In a video that surfaced in 2011, JRC staff tied a boy with autism face-down to a four-point board and shocked him 31 times at the highest amperage setting. The first shock was given for failing to take off his coat when asked, and the remaining 30 shocks were given for screaming and tensing up while being shocked. The boy was later hospitalized with third degree burns and acute stress disorder, but no action was taken against any of the staff as neither the law nor JRC policy had been broken. In a separate incident, two residents were awoken from their beds at night, restrained, and shocked 29 and 77 times, respectively, due to false allegations that they had misbehaved. The center's founder, Matthew Israel, was indicted on criminal charges for ordering a video of the incident destroyed and was forced to resign his position at the JRC as part of a plea deal to avoid prosecution.
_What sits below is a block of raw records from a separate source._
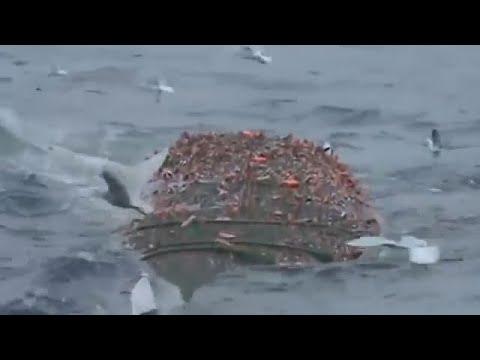 คลิปเรืออวนลาก จับปลาได้แต่ละครั้ง มันมากมายจริงๆ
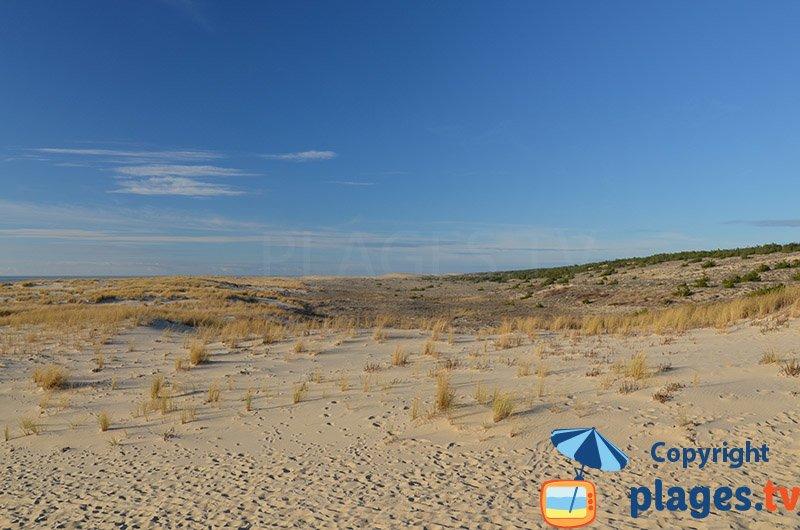 Espace dunaire au sud de Pyla sur Mer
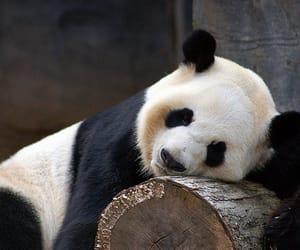 panda, animal, and photography image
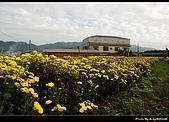 2008-11-16 銅鑼杭菊:DSC_1937.jpg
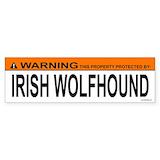 Irish wolfhound Single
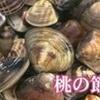 桃の節句前にハマグリ漁 有明海(熊本県)
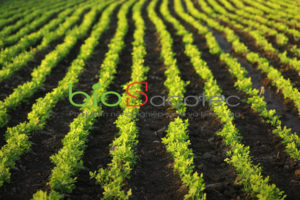 indian ground nuts field 75648 1091 1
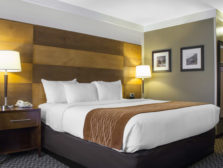 A modern bed rests in the room of the Comfort Inn with side tables, wood backboard, and Colorado-inspired decor.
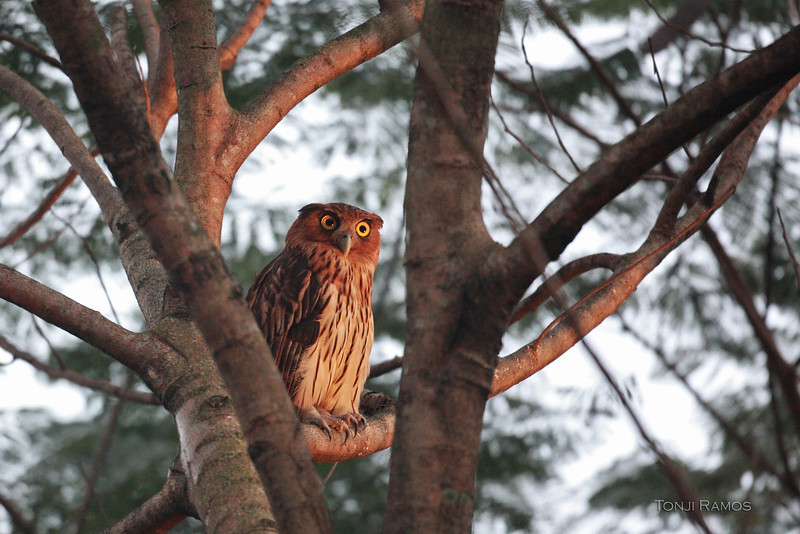 PHILIPPINE EAGLE OWL, male <i>Bubo philippensis</i> Balara Compound, Quezon City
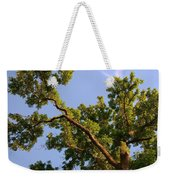 3256 Photography Forest Scene  Weekender Tote Bag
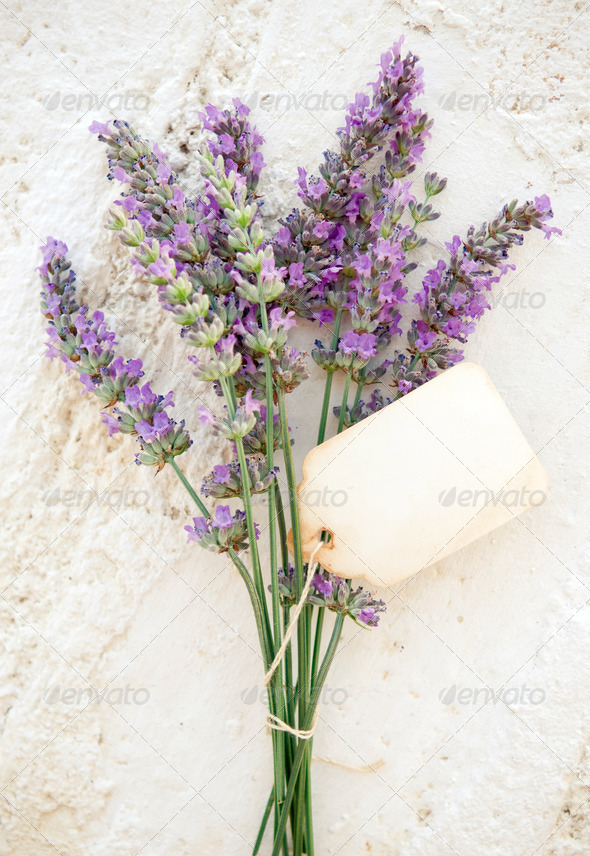 Fresh lavender - Stock Photo - Images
There have been repeated attempts to shut down the center by autism rights advocates, disability rights advocates, and human rights advocates. Organizations that oppose the center include the Autistic Self Advocacy Network, Disability Rights International, and Community Alliance for the Ethical Treatment of Youth. Six residents have died at the institute since it was founded in 1971.

History

1971-1976: Founding and early years 
In 1971, Matthew Israel founded the center as the Behavior Research Institute (BRI) in Providence, Rhode Island. Initially, it had just two residents, one with autism and the other with schizophrenia. In 1975, the BRI expanded to include group homes in Massachusetts, and in 1976 it opened another branch in California.

1976-1981: Behavior Research Institute of California 
Israel opened the California branch of the BRI without a license to operate a group home, without a license to practice psychology in the state of California, and without a license to use aversives. The institute used aversives on residents there nonetheless. When the institute applied for a license to operate in 1977, the California Department of Health rejected the application, citing lack of meaningful peer review and the unnecessary use of painful aversives. The department also found that there was insufficient evidence to show that Israel was "reputable and responsible" and that he had the ability to comply with regulations. Without a license, the center was scheduled to shut down.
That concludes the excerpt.